Misalkan, Anda senang berbisnis arang berasal dari tempurung kelapa. Tidak berarti Anda perlu menanam pohon kelapa dan memanjatnya, mengupas dan memecah batok kelapa, membawa dampak arang, dan menjualnya. Anda bisa mobilisasi usaha itu dengan mencari pengrajin arang, mencari peminatnya, entah di di dalam atau luar negeri, sesudah itu bertindak sebagai mediator tanpa meninggalkan profesi sebagai pegawai. Tanpa memicu tangan Anda hitam terkena arang, Anda sanggup meraih keuntungan.

Enam Mitos Penghambat Berbisnis dalam Masyarakat yang Salah

Mitos 6 : bisnis kecil lebih berbentuk usaha otot daripada usaha otak

Tidak seluruh usaha kecil mengandalkan otot. Anda mampu memakai otak untuk beroleh keuntungan. Dengan mengfungsikan teknologi Info yang murah seperti telepon, SMS, dan e-mail, Anda bisa mencari uang, baik full time maupun part time.
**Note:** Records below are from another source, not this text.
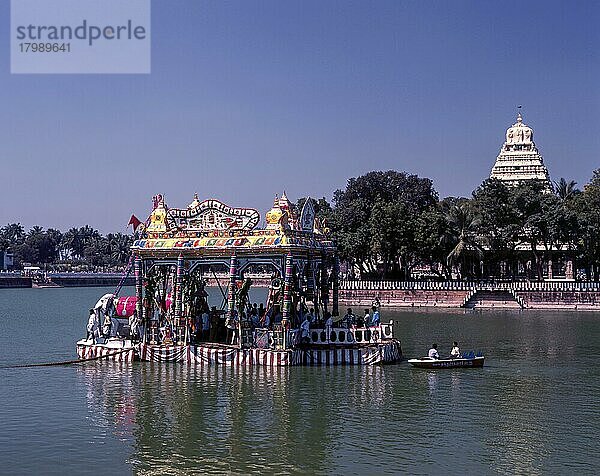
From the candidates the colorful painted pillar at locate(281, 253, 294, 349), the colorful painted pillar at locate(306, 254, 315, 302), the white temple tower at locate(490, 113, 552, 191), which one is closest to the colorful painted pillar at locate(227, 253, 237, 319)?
the colorful painted pillar at locate(281, 253, 294, 349)

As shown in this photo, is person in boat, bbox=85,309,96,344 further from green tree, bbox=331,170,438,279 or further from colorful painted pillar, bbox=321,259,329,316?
green tree, bbox=331,170,438,279

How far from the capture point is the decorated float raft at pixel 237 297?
34.1 meters

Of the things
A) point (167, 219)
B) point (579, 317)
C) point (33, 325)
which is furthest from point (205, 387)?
point (579, 317)

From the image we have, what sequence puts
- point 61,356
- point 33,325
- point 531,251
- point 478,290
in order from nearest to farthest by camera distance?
point 61,356 < point 33,325 < point 478,290 < point 531,251

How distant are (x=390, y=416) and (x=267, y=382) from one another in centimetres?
605

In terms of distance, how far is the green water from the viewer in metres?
21.5

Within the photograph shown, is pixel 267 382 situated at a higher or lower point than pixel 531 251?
lower

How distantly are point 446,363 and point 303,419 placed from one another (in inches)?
412

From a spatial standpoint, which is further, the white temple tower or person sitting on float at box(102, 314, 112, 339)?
the white temple tower

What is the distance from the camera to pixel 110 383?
31344mm

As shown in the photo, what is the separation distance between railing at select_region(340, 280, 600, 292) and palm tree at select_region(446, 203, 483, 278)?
127 inches

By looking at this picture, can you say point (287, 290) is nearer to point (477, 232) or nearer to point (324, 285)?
point (324, 285)

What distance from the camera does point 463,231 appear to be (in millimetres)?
82562

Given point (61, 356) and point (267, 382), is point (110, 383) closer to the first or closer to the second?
point (267, 382)
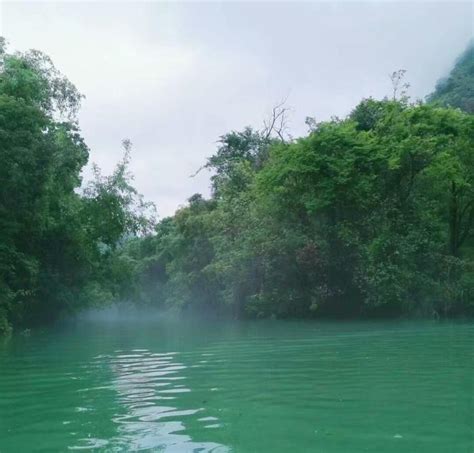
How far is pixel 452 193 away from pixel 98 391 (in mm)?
23267

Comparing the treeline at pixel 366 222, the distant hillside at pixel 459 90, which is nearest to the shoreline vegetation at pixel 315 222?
the treeline at pixel 366 222

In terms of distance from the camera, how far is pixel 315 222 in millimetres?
27516

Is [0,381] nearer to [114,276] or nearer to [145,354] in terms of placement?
[145,354]

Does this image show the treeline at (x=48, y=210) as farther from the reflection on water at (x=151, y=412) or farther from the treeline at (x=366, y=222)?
the reflection on water at (x=151, y=412)

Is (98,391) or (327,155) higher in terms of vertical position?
(327,155)

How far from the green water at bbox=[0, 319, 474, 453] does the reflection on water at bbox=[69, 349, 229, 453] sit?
0.01 meters

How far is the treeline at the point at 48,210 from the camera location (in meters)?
19.7

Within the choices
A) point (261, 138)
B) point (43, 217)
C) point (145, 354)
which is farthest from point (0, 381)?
point (261, 138)

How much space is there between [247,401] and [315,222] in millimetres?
21162

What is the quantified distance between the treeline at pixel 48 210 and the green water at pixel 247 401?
8.90 meters

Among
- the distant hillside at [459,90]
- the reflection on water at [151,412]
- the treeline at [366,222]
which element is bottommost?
the reflection on water at [151,412]

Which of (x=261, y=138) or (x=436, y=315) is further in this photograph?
(x=261, y=138)

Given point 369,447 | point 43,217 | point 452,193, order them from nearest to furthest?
point 369,447, point 43,217, point 452,193

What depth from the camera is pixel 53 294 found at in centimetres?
2900
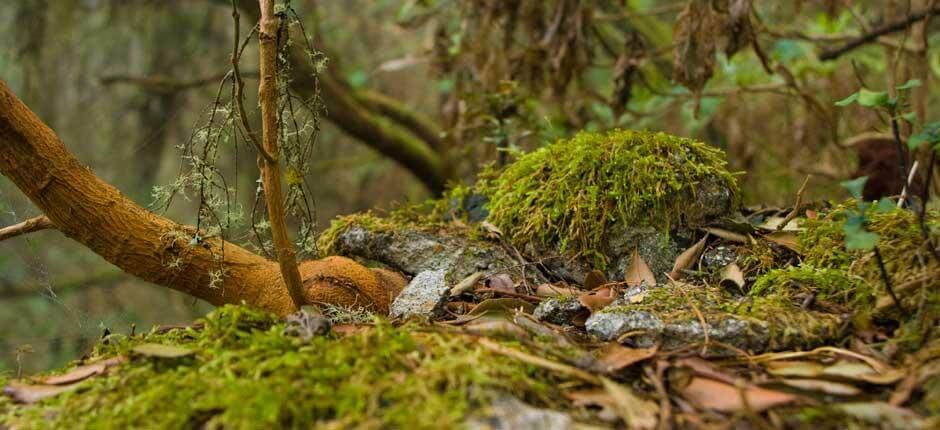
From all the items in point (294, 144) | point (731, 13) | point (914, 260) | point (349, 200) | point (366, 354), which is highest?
point (349, 200)

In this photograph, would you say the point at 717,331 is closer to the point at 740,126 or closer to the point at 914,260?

Sebagai contoh, Anda sanggup berjualan pulsa atau voucher isikan ulang HP tanpa harus membuka kios. Cukup dengan modal HP GSM tidak mahal (asal bisa SMS), Anda bisa berjualan voucher elektronik dengan keuntungan Rp 1.000 hingga Rp 2.000 per voucher. Di daerah-daerah yang tetap susah transportasi, usaha ini lumayan mampu diandalkan untuk meraup keuntungan.

Demikian info perihal Enam Mitos Penghambat Berbisnis dalam Masyarakat yang Salah, kami harap artikel kali ini membantu Anda. Tolong postingan ini dibagikan agar semakin banyak yang memperoleh manfaat.